● PROBLEM TO WORK ON
The entries contain pictures, which should not appear in the copy; everything else must be reproduced exactly.

--- THE DATA Enclosed Below ---

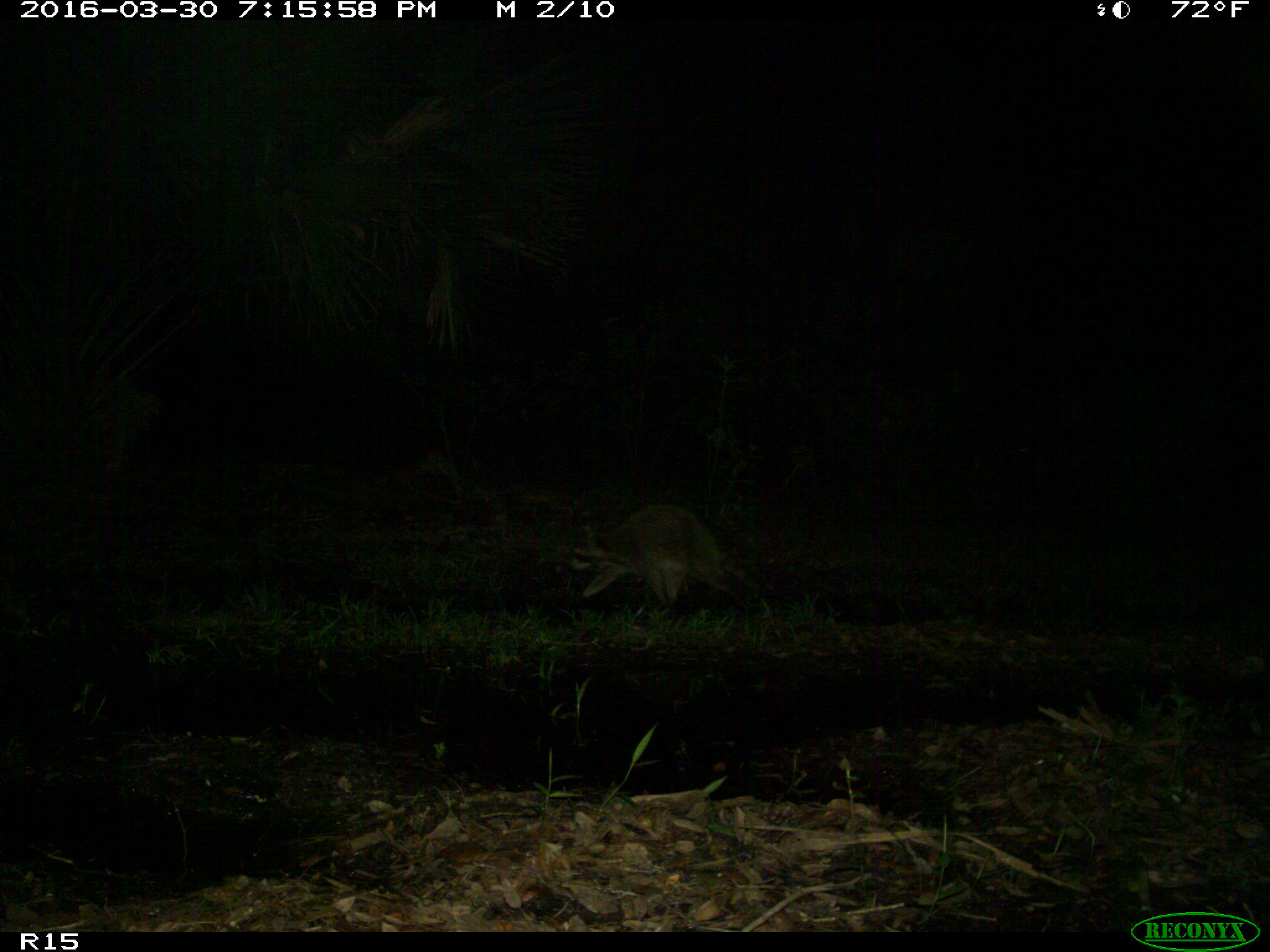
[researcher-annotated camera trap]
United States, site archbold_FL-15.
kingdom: Animalia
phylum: Chordata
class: Mammalia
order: Carnivora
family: Procyonidae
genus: Procyon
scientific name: Procyon lotor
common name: common raccoon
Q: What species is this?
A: Procyon lotor (common raccoon).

--- End of Enclosed THE DATA ---

● RESULT FOR THIS EXERCISE
[researcher-annotated camera trap]
United States, site archbold_FL-15.
kingdom: Animalia
phylum: Chordata
class: Mammalia
order: Carnivora
family: Procyonidae
genus: Procyon
scientific name: Procyon lotor
common name: common raccoon
Q: What species is this?
A: Procyon lotor (common raccoon).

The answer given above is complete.